We are witnessing some remarkable political movement on the issue of the availability of affordable housing in NYC. AS Azi points out today, a diverse coalition of elected officials gathered down at Stuy Town to announce the formation of a coalition on affordable housing. As CLC's Ed Ott told the group, called New York is Our Home, "'the price of housing in this city is effectively theft' and that affordable housing units, like the ones in Stuyvesant Town behind him, "are being stolen by the greed of developers and the market.'"
The new group, composed of "labor and tenant groups, The Working Families Party and others," is coming into existence on the heels of a sobering housing analysis that was done by the Community Service Society. The report, titled Closing the Door, talks about the loss of subsidized housing units to both the market and to disrepair.
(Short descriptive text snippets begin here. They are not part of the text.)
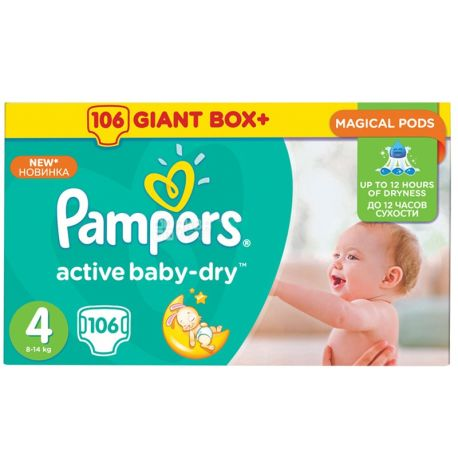 Pampers, 106 шт., подгузники, 8-14 кг, Active Baby-Dry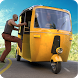 Mountain Modern Rickshaw Auto by Pocket King Studios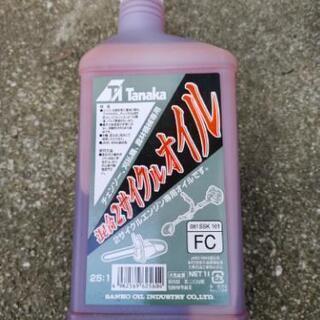 【新品】混合2サイクルエンジンオイル(チェーンソーや草刈り機)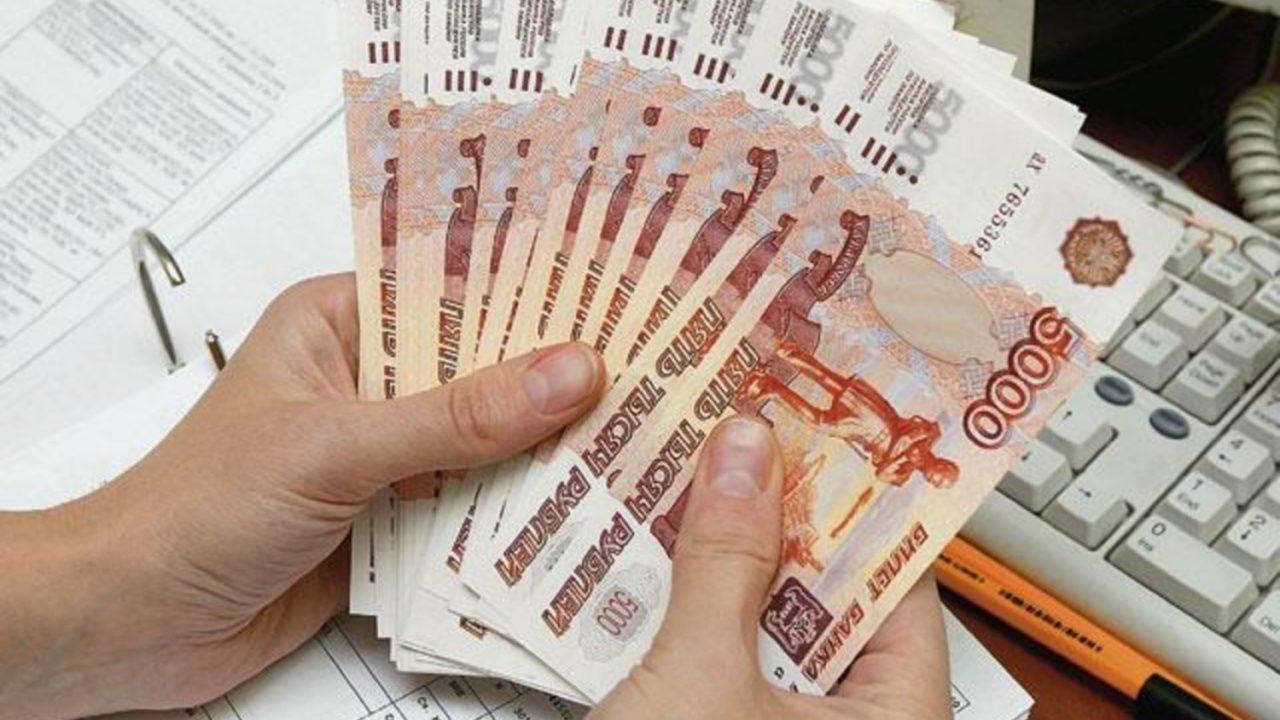 Изображение - Период, за который возможно получение налогового вычета за покупку квартиры Dengi-3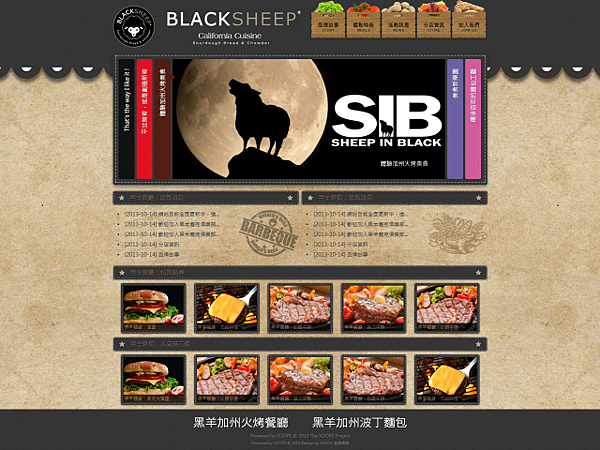blacksheep-bakery_com_640.png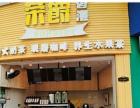 黄村 王府井百货旁 奶茶、冷饮店转让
As the report points out, the rapid loss of city's supply of affordable, subsidized units is well-documented, "but no level of government has yet produced a coherent policy response to it." The report goes on to say that, "This affordable housing stock provides important protections from the effects of a chronic housing shortage to low-income tenants who would be unable to afford housing in the unassisted rental market."
So we have a burgeoning coalition ready to tackle the threat to affordable housing. The question we want to raise is, what will this group do in response to the Columbia University expansion plan that, not only doesn't include a housing component and will evict low-income tenants, but will also create a gentrification aftershock that will create the market propulsion-expulsion that Ott excoriated at yesterday's press event?